Canadian Imperial Bank of Commerce is in negotiations to sell its Caribbean business to a Colombian billionaire, hoping to close the books on a difficult sale process that has taken two years.

Since failing to take Barbados-based CIBC FirstCaribbean International Bank public in 2018, CIBC has held talks with strategic and financial buyers and is now eyeing a deal with Jaime Gilinski Bacal, according to a source familiar with the discussions. The source is not being identified by The Globe and Mail because they were not authorized to speak publicly on the matter.

Born in Colombia and educated in the United States, Mr. Gilinski lives in London and is best known for his investments in banking and real estate. In the late 1990s, he and a group of investors bought Banco de Colombia from the government and made a large investment in Banco de Sabadell, Spain’s fourth-largest banking group.

CIBC originally tried to take FirstCaribbean public at a valuation of US$1.4-billion last year, but the new sale price could come in around the unit’s US$1.2-billion book value. Banks tend to sell for between one and two times their book values.

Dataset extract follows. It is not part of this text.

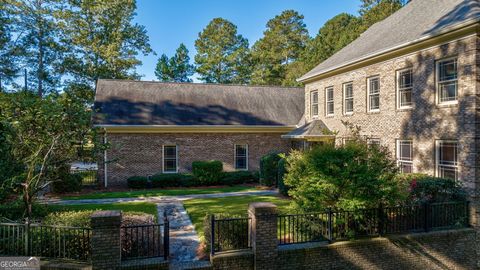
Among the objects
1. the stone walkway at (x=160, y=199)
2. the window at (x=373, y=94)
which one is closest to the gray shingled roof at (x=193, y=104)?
the stone walkway at (x=160, y=199)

It is also possible that Mr. Gilinski could buy a 70-per-cent to 75-per-cent stake, according to the source, which would decrease CIBC’s proceeds from the sale.

CIBC declined to comment on any sale discussions. “Our focus is on enhancing FirstCaribbean’s long-term growth prospects while creating value for the clients, shareholders and other stakeholders of both FirstCaribbean and CIBC,” the bank said in an e-mailed statement.

Mr. Gilinski could not be reached for comment.

Any sale would solve a major headache for CIBC. Five years ago, with the Caribbean economy struggling, more than half of CIBC’s total gross impaired loans came from FirstCarribbean. CIBC also took a $420-million writedown on the division that year.

For the next three years, CIBC focused on cleaning up FirstCaribbean’s balance sheet, largely by cutting costs, and by the end of 2017 it was looking to conduct an IPO of the unit on a U.S. exchange. Such a deal would have allowed the Canadian parent – which owns 92 per cent of FirstCaribbean – to start cashing out.

However, the offering was withdrawn in June, 2018, because it failed to garner enough investor support. One month later, the Barbados government missed an interest payment on external debt, putting CIBC at risk because it had US$506-million worth of exposure to Barbados through securities and loans.

Yet, a deal with Mr. Gilinski isn’t guaranteed to succeed because CIBC may face opposition from local governments sensitive to potential job cuts under a new owner. Earlier this year, Scotiabank ran into trouble while attempting to sell its operations in nine Caribbean countries to Republic Financial Holdings Ltd., the Trinidad and Tobago-based parent company of Republic Bank, when deals to sell its assets in Antigua and Barbuda and Guyana faced resistance from local authorities.

“To date, [CIBC FirstCaribbean] has not consulted, advised or in any other way communicated with the government of Antigua and Barbuda concerning this matter,” said Sir Ronald Sanders, Antigua’s non-resident high commissioner to Canada. “One would have thought, after the experience of Bank of Nova Scotia’s attempts to sell its assets in the Caribbean without the knowledge of governments beforehand, that [CIBC FirstCaribbean] would not have made the same mistake.”